Tamil Nadu has been facing severe water scarcity in the past. Like other metros, Chennai drew its water from lakes, tanks and rivers, as well as from peri-urban areas. The rural areas, especially those not close to perennial rivers, have tried to meet their water needs by digging tube wells.
As a result, groundwater levels have been falling dramatically. But the state has been successful in adopting a far-sighted policy of using the Mahatma Gandhi National Rural Employment Guarantee Act (MGNREGA) funds to renovate and rebuild old water bodies across the state, which had got dry because of encroachment, siltation and growth needs. This has improved local water tables and increased water availability for domestic purposes, including drinking water. The renovation of water bodies has also improved the local ecology, bringing back birds and local fauna.
“Tamil Nadu has been a pioneer in the use of MGNREGA funds to improve water resources in rural areas. This is a model that should be replicated all over the country. Those who say that MGNREGA cannot produce assets of lasting value should look into these examples to improve the execution of programmes,”says Mr S. Vijay Kumar, Distinguished Fellow, Water Resources Policy & Management, The Energy and Resources Institute (TERI).
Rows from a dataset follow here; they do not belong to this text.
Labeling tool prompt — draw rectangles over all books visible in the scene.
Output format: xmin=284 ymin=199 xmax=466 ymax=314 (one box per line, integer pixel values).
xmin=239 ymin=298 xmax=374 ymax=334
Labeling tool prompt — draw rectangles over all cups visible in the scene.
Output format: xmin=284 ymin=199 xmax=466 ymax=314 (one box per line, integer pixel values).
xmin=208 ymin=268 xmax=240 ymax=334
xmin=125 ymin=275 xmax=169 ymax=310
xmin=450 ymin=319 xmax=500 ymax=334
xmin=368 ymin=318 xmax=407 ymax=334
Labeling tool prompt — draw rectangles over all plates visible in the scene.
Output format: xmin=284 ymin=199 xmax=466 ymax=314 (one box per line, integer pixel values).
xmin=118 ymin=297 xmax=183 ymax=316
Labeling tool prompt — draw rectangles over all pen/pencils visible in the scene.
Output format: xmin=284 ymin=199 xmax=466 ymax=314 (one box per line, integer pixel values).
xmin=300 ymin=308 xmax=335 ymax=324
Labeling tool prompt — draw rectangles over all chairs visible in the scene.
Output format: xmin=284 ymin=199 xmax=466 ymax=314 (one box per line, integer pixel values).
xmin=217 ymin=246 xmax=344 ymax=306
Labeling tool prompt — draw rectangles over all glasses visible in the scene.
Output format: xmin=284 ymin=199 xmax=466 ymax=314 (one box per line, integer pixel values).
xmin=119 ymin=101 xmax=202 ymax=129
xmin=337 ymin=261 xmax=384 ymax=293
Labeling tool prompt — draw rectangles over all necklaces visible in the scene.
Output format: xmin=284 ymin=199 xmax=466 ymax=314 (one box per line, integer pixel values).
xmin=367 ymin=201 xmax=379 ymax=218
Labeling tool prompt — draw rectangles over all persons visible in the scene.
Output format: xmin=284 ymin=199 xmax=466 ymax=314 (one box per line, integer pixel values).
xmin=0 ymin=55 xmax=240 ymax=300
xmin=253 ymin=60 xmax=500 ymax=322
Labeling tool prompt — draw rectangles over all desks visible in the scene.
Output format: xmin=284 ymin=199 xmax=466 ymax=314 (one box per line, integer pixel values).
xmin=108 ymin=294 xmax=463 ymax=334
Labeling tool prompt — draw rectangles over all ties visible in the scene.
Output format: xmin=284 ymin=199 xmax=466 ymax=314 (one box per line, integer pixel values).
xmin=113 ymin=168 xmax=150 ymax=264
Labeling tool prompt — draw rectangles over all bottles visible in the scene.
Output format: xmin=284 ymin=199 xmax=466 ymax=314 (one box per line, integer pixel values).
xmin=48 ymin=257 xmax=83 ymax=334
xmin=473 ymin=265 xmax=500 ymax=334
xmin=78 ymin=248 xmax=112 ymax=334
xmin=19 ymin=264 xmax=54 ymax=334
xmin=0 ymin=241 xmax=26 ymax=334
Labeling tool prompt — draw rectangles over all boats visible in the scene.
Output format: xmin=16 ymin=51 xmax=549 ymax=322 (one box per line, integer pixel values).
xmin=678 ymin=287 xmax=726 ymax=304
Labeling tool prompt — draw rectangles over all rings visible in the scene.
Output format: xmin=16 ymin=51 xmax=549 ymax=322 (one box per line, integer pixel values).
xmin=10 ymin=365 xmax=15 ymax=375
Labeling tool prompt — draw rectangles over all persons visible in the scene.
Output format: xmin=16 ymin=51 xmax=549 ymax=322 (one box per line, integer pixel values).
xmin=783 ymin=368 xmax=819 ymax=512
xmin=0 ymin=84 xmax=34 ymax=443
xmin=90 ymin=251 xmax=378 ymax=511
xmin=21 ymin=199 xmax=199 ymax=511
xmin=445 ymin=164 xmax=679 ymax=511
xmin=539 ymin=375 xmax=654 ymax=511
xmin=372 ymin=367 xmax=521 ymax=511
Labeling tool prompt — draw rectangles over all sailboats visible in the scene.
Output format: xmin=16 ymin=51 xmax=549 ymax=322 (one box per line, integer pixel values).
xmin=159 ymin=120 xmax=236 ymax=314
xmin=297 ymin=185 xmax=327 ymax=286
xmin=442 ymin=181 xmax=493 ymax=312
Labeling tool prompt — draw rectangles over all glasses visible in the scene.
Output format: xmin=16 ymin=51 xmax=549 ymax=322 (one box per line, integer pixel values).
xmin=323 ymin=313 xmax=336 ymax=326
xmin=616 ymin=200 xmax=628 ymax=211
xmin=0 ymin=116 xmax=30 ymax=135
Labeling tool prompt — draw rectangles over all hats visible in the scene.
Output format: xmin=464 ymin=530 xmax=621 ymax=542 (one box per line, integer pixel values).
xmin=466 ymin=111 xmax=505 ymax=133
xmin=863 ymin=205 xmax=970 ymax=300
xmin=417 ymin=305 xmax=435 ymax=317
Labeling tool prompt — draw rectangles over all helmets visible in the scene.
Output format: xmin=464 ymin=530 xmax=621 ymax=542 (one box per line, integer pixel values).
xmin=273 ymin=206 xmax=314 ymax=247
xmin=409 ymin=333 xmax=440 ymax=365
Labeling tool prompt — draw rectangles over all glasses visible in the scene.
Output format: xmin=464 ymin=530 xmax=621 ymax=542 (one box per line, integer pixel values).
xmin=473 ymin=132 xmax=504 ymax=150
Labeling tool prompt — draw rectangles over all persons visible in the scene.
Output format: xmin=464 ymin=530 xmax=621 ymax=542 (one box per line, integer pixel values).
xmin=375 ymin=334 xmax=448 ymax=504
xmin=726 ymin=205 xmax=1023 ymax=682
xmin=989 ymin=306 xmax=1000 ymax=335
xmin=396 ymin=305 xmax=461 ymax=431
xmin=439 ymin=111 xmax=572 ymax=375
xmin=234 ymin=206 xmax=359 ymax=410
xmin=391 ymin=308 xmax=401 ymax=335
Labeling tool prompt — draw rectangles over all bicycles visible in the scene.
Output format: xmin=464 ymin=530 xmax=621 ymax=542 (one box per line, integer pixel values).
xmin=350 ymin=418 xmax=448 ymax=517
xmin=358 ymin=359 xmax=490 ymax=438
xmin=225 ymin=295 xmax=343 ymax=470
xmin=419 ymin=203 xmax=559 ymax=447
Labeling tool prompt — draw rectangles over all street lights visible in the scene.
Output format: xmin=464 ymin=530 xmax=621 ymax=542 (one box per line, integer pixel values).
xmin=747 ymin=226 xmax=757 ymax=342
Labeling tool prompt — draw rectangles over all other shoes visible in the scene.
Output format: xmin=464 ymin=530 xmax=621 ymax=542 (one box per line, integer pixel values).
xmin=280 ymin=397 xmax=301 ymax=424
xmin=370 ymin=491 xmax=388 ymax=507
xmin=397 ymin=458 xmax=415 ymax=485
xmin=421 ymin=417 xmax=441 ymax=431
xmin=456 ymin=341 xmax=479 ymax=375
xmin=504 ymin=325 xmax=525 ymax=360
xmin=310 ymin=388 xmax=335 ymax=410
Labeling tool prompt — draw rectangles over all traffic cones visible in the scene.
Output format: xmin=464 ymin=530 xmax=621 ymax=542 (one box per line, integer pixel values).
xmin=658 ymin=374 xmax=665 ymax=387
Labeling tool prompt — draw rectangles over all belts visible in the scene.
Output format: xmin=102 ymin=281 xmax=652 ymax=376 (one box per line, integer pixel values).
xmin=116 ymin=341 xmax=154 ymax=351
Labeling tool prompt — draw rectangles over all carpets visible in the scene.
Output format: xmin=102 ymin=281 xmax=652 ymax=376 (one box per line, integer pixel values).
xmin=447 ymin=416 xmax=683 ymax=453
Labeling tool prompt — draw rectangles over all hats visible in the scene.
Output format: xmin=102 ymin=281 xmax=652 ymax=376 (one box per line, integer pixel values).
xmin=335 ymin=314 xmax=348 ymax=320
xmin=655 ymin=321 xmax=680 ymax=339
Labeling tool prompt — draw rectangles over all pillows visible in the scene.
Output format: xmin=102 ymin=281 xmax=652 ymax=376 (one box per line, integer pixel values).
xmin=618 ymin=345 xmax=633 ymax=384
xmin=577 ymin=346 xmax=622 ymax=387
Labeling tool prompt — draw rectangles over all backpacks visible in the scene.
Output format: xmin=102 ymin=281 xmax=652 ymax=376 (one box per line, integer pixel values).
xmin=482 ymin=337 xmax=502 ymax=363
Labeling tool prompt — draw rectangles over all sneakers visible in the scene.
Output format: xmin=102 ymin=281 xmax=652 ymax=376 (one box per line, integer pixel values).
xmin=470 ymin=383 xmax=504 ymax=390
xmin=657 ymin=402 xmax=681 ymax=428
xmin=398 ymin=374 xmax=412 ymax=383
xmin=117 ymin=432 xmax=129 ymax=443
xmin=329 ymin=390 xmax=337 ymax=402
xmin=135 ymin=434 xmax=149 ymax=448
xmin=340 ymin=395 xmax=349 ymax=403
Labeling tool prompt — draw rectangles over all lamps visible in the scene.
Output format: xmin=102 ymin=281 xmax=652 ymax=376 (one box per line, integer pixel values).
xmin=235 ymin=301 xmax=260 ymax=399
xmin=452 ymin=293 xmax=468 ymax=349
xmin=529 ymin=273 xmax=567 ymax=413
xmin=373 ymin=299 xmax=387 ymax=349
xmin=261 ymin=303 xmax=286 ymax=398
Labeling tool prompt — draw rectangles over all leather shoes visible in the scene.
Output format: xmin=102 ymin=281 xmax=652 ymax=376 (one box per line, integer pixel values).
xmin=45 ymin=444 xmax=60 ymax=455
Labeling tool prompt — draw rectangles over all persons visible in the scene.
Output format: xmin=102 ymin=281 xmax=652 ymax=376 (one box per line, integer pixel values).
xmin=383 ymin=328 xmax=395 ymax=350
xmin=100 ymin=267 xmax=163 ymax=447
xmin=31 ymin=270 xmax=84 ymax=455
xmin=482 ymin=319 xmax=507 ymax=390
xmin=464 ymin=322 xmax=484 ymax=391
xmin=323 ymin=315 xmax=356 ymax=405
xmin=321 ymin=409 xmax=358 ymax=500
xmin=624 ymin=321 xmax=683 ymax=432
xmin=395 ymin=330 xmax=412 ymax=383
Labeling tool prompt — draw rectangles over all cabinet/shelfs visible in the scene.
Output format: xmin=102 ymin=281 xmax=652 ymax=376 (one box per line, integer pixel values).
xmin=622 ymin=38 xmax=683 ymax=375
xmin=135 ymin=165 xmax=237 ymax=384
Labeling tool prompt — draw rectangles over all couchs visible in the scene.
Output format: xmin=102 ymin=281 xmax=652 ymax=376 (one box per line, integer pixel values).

For example in Chennai, rainwater harvesting was made compulsory in 2003, which prevented the water crises from spiraling out of control. With the help of the government and the municipal bodies, around 90 per cent households in Chennai have installed systems to reuse the rainwater.
“Tamil Nadu is a successful example for the country in rainwater and rooftop water harvesting. Adhering to the directives of the Madras High Court, many industrial units in the State have been able to achieve zero liquid discharge (ZLD) to a large extent. However, there is an urgent need for similar effective legislations at the State level to regulate groundwater and surface water and provide an explicit and increasing role for Municipal and Panchayati Raj Bodies in planning, management and regulation. There is also an urgent need for techno-economic innovation to make desalination more affordable,” says Dr Girija Bharat, Fellow, Water Resources Policy and Management, TERI.
At present, Tamil Nadu is facing challenges to ensure safe and sustainable drinking water supply and sanitation. However, a number of quality issues remain, including high concentration of Iron, Fluoride, Total dissolved Solids (TDS), Nitrate, Faecal Coliform bacteria, etc. Excessive extraction is also affecting groundwater quality.
“Surface water is stressed due to pollution by industrial effluents and untreated domestic sewage. The identification of polluted water bodies would initiate the process of looking into source protection coupled with prevention of pollution. Systematic and concerted efforts are needed to ensure safe drinking water and sanitized environments that promote healthy living,” says Bharat of TERI.
India is also facing the potent threat of climate change, which has complex implications on the availability of water resources, including changes in pattern and intensity of rainfall and glacial melt. Consequently, there is likelihood of intense floods, severe droughts in many parts of the country, salt water intrusion in coastal aquifers, and a number of water quality issues.
“The increasing scarcity and deterioration of quality of water resources and their management have highlighted several concerns, which will need to be addressed through the National Water Policy 2012 and the State Water Policies there under, as well as by the Central and State legislations formulated in conformity with the policies,” adds Bharat.
TERI is organizing its second Regional Dialogue in Chennai which is on Sustainable Water and Sanitation in Tamil Nadu. The Dialogue Series is being organized in the run up to the Delhi Sustainable Development Summit (DSDS) to be held in February 2015.